TASK
Look in the material below for the line with "borsa a tracolla" and the line with "Chickasha Hotel Apartments", then set down exactly those two lines and all lines between, nothing more.

MATERIAL FOR THIS EXERCISE
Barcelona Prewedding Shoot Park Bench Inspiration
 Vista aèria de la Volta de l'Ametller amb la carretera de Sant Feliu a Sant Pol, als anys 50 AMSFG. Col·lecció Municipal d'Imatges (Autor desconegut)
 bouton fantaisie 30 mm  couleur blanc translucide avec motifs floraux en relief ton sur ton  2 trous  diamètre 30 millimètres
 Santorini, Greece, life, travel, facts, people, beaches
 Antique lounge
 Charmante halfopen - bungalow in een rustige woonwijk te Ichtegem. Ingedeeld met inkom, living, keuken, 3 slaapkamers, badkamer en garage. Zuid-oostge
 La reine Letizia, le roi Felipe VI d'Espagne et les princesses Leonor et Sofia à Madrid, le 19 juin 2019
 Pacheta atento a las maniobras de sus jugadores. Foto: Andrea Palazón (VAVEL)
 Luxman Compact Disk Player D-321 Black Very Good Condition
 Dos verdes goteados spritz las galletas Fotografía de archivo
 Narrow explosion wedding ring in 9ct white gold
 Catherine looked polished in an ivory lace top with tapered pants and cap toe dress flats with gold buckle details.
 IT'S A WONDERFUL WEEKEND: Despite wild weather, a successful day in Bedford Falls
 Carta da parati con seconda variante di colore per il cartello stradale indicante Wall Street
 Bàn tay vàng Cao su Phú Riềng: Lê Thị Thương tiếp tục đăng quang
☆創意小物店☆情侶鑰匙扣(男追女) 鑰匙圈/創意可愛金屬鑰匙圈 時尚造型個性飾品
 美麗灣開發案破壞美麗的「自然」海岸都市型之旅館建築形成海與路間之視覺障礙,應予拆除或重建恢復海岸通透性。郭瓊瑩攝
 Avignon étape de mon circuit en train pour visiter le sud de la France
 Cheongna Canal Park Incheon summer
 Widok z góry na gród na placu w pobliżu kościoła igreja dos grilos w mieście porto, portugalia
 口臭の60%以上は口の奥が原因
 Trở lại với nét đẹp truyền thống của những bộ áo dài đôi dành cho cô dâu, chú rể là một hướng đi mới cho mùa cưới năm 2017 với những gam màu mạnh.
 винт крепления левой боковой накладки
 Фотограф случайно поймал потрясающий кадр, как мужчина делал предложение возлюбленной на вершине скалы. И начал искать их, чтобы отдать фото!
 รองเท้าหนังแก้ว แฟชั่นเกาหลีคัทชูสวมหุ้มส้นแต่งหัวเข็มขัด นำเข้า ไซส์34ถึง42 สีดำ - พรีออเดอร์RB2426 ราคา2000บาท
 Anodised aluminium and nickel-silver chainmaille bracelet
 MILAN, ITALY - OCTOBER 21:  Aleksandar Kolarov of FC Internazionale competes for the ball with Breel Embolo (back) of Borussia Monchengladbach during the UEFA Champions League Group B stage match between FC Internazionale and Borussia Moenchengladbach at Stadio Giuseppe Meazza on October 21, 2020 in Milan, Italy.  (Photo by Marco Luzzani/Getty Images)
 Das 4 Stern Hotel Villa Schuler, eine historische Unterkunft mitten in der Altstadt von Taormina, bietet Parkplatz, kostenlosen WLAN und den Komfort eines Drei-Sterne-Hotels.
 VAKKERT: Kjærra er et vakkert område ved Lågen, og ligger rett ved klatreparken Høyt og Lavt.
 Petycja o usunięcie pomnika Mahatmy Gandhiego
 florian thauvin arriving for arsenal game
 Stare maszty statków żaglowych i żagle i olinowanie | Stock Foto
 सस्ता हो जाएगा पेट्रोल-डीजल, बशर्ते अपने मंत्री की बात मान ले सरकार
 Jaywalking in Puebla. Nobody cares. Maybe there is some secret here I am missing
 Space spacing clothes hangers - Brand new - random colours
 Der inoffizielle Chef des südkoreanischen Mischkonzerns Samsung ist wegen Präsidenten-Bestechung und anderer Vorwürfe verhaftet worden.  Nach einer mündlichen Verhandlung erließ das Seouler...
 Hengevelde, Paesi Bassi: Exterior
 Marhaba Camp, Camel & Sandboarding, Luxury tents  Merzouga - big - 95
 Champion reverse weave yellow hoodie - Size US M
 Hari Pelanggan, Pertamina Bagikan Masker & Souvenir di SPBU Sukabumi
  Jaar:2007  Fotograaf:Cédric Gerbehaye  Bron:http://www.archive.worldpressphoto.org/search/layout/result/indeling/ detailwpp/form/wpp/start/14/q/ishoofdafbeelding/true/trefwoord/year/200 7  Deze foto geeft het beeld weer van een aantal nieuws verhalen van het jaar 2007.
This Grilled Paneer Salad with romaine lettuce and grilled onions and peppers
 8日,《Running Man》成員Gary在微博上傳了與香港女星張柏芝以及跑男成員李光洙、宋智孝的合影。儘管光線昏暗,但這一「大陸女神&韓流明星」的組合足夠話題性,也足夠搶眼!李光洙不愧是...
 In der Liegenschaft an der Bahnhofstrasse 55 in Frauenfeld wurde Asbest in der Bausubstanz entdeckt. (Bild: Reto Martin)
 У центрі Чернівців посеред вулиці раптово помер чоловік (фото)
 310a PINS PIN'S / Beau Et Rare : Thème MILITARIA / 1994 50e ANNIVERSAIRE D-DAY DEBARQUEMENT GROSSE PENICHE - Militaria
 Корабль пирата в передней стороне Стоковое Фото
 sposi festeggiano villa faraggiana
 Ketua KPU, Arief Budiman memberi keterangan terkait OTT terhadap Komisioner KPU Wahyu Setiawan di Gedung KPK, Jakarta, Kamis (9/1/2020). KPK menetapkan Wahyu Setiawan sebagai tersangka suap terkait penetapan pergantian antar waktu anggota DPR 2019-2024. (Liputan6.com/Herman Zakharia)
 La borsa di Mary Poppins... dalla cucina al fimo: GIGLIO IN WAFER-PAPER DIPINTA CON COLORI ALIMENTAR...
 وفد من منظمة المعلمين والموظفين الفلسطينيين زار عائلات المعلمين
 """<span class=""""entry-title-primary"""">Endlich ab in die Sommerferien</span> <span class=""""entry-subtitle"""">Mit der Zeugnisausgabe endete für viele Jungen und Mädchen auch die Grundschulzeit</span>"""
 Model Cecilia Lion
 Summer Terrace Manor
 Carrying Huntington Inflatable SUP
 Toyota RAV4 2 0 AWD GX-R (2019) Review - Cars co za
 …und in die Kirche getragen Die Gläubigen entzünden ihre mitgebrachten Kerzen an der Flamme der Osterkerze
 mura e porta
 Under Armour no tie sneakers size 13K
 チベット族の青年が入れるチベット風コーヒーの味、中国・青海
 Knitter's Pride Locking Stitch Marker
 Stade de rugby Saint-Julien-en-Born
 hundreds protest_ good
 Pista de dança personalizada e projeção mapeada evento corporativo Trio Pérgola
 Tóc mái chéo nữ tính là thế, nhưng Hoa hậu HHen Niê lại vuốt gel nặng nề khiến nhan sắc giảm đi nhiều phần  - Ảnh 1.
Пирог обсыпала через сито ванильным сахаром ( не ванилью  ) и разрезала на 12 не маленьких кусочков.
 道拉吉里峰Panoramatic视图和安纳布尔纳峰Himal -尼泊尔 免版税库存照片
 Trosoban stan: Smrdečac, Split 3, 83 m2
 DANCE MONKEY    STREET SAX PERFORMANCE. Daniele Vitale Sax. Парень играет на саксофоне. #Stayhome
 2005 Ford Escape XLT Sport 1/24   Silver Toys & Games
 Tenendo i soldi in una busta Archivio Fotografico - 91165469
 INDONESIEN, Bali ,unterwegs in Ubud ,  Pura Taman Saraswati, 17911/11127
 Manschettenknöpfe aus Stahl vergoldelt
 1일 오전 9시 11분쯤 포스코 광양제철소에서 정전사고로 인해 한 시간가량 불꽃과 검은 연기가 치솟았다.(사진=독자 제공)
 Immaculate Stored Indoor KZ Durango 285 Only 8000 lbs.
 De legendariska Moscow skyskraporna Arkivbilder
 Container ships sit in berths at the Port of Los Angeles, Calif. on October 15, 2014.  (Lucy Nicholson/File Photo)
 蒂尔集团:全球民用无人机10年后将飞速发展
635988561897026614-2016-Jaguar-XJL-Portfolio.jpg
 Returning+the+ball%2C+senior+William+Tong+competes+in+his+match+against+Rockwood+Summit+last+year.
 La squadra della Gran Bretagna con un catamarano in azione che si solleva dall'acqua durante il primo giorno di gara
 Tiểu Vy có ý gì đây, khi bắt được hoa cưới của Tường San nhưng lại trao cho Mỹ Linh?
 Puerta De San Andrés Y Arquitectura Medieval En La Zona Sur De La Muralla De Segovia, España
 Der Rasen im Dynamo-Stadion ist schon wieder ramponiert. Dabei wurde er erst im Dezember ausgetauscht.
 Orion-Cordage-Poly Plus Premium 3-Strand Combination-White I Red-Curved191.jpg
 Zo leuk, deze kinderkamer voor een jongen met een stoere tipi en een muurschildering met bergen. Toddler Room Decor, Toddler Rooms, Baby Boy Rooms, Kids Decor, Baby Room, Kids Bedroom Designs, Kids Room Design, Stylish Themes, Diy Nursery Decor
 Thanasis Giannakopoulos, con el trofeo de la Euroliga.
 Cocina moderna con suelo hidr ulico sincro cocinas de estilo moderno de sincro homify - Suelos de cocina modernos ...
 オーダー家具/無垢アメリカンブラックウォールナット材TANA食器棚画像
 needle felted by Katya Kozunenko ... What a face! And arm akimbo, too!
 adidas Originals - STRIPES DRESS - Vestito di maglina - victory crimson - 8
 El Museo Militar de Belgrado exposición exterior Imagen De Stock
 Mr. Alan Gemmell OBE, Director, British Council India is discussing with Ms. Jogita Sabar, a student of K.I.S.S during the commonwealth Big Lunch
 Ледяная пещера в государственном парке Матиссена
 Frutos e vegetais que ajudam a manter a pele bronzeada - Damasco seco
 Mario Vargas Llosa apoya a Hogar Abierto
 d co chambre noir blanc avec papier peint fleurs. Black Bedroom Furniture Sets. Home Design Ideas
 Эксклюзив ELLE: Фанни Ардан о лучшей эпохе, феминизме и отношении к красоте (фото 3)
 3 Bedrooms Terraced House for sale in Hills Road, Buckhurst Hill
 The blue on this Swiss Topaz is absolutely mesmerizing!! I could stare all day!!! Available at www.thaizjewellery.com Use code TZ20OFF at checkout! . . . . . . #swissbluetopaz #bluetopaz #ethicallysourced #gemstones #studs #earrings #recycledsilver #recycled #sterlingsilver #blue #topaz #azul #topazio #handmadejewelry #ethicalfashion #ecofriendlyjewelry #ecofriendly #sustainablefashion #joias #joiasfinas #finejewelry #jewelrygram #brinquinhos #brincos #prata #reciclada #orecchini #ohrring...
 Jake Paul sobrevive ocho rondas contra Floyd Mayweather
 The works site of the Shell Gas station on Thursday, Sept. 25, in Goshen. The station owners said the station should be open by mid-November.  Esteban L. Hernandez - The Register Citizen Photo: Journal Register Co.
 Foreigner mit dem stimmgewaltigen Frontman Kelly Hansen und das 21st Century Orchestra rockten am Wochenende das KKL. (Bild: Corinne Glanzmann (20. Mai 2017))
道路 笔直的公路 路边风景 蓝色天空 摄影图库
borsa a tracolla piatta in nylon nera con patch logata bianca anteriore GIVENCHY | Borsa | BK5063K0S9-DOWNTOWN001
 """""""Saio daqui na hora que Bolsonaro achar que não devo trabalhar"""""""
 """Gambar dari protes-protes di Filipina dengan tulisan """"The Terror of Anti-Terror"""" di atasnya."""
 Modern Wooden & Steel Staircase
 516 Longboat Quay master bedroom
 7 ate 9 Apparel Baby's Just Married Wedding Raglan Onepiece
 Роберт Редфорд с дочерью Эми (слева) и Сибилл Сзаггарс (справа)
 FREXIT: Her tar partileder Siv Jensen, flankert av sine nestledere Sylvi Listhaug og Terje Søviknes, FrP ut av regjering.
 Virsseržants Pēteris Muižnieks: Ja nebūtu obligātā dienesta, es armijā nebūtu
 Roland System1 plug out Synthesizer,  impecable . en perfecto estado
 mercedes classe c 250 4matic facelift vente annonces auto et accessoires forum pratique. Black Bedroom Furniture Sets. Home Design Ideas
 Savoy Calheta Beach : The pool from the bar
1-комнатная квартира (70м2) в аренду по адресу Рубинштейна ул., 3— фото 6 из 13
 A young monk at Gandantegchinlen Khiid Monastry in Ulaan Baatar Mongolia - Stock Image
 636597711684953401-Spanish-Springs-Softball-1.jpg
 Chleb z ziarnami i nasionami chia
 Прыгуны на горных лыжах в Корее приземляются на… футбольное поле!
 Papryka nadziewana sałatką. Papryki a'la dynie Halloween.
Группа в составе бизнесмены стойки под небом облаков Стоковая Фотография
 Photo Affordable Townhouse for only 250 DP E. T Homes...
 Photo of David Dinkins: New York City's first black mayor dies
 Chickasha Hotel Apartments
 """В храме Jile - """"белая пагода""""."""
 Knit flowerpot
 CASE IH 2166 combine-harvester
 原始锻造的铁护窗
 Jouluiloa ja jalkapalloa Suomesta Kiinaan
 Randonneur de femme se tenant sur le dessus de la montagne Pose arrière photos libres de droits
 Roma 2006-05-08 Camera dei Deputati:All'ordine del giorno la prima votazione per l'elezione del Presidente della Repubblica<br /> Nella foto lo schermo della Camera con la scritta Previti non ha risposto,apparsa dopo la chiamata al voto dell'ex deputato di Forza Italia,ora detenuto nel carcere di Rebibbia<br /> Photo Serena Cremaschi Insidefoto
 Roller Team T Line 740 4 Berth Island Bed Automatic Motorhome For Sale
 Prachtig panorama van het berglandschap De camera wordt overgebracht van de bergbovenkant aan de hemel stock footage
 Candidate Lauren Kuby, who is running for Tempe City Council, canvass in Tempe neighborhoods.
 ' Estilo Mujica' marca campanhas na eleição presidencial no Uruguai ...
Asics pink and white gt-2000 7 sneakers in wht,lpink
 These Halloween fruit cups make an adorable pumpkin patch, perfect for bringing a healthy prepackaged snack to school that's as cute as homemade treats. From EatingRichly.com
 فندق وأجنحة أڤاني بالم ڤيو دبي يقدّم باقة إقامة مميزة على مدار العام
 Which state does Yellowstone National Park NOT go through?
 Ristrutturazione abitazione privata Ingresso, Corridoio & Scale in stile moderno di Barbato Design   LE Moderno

WRITTEN ANSWER
borsa a tracolla piatta in nylon nera con patch logata bianca anteriore GIVENCHY | Borsa | BK5063K0S9-DOWNTOWN001
 """""""Saio daqui na hora que Bolsonaro achar que não devo trabalhar"""""""
 """Gambar dari protes-protes di Filipina dengan tulisan """"The Terror of Anti-Terror"""" di atasnya."""
 Modern Wooden & Steel Staircase
 516 Longboat Quay master bedroom
 7 ate 9 Apparel Baby's Just Married Wedding Raglan Onepiece
 Роберт Редфорд с дочерью Эми (слева) и Сибилл Сзаггарс (справа)
 FREXIT: Her tar partileder Siv Jensen, flankert av sine nestledere Sylvi Listhaug og Terje Søviknes, FrP ut av regjering.
 Virsseržants Pēteris Muižnieks: Ja nebūtu obligātā dienesta, es armijā nebūtu
 Roland System1 plug out Synthesizer,  impecable . en perfecto estado
 mercedes classe c 250 4matic facelift vente annonces auto et accessoires forum pratique. Black Bedroom Furniture Sets. Home Design Ideas
 Savoy Calheta Beach : The pool from the bar
1-комнатная квартира (70м2) в аренду по адресу Рубинштейна ул., 3— фото 6 из 13
 A young monk at Gandantegchinlen Khiid Monastry in Ulaan Baatar Mongolia - Stock Image
 636597711684953401-Spanish-Springs-Softball-1.jpg
 Chleb z ziarnami i nasionami chia
 Прыгуны на горных лыжах в Корее приземляются на… футбольное поле!
 Papryka nadziewana sałatką. Papryki a'la dynie Halloween.
Группа в составе бизнесмены стойки под небом облаков Стоковая Фотография
 Photo Affordable Townhouse for only 250 DP E. T Homes...
 Photo of David Dinkins: New York City's first black mayor dies
 Chickasha Hotel Apartments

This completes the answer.